Collected data entries:
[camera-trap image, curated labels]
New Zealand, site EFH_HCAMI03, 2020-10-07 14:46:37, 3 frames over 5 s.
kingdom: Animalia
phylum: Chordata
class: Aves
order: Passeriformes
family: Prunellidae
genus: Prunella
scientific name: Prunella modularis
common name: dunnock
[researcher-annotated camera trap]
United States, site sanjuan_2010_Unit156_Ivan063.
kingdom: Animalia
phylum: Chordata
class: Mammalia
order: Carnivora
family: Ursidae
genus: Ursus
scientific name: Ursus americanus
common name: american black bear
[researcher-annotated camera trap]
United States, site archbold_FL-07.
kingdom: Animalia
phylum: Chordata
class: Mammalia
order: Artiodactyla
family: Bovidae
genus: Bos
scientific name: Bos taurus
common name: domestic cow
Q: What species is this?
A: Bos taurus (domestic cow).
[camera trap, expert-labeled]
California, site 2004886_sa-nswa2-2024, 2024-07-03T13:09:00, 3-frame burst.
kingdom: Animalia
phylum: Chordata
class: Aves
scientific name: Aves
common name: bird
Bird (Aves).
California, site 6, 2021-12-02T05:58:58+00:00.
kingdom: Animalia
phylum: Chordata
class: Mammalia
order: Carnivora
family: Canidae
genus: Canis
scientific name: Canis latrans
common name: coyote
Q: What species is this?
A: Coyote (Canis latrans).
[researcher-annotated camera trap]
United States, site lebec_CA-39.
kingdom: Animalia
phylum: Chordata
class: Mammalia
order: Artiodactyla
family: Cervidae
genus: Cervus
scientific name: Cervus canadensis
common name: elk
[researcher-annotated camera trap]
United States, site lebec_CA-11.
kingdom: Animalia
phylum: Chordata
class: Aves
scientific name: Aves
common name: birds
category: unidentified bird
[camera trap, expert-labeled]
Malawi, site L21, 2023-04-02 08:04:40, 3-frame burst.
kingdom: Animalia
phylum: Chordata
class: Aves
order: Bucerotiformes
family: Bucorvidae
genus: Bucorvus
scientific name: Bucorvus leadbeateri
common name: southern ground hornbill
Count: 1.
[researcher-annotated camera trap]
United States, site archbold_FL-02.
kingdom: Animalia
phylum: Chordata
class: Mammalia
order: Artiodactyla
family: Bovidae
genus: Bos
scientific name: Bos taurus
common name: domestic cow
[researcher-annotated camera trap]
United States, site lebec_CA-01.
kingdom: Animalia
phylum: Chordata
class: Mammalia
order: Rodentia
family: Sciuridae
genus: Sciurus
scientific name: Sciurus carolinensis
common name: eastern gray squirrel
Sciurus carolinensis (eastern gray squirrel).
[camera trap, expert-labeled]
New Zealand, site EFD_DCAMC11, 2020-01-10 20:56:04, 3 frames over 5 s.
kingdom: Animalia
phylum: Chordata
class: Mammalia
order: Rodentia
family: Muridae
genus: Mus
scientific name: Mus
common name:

# Task brief
Whenever the string "site" turns up in a line above, copy that line out.

# Answer to this task
New Zealand, site EFH_HCAMI03, 2020-10-07 14:46:37, 3 frames over 5 s.
United States, site sanjuan_2010_Unit156_Ivan063.
United States, site archbold_FL-07.
California, site 2004886_sa-nswa2-2024, 2024-07-03T13:09:00, 3-frame burst.
California, site 6, 2021-12-02T05:58:58+00:00.
United States, site lebec_CA-39.
United States, site lebec_CA-11.
Malawi, site L21, 2023-04-02 08:04:40, 3-frame burst.
United States, site archbold_FL-02.
United States, site lebec_CA-01.
New Zealand, site EFD_DCAMC11, 2020-01-10 20:56:04, 3 frames over 5 s.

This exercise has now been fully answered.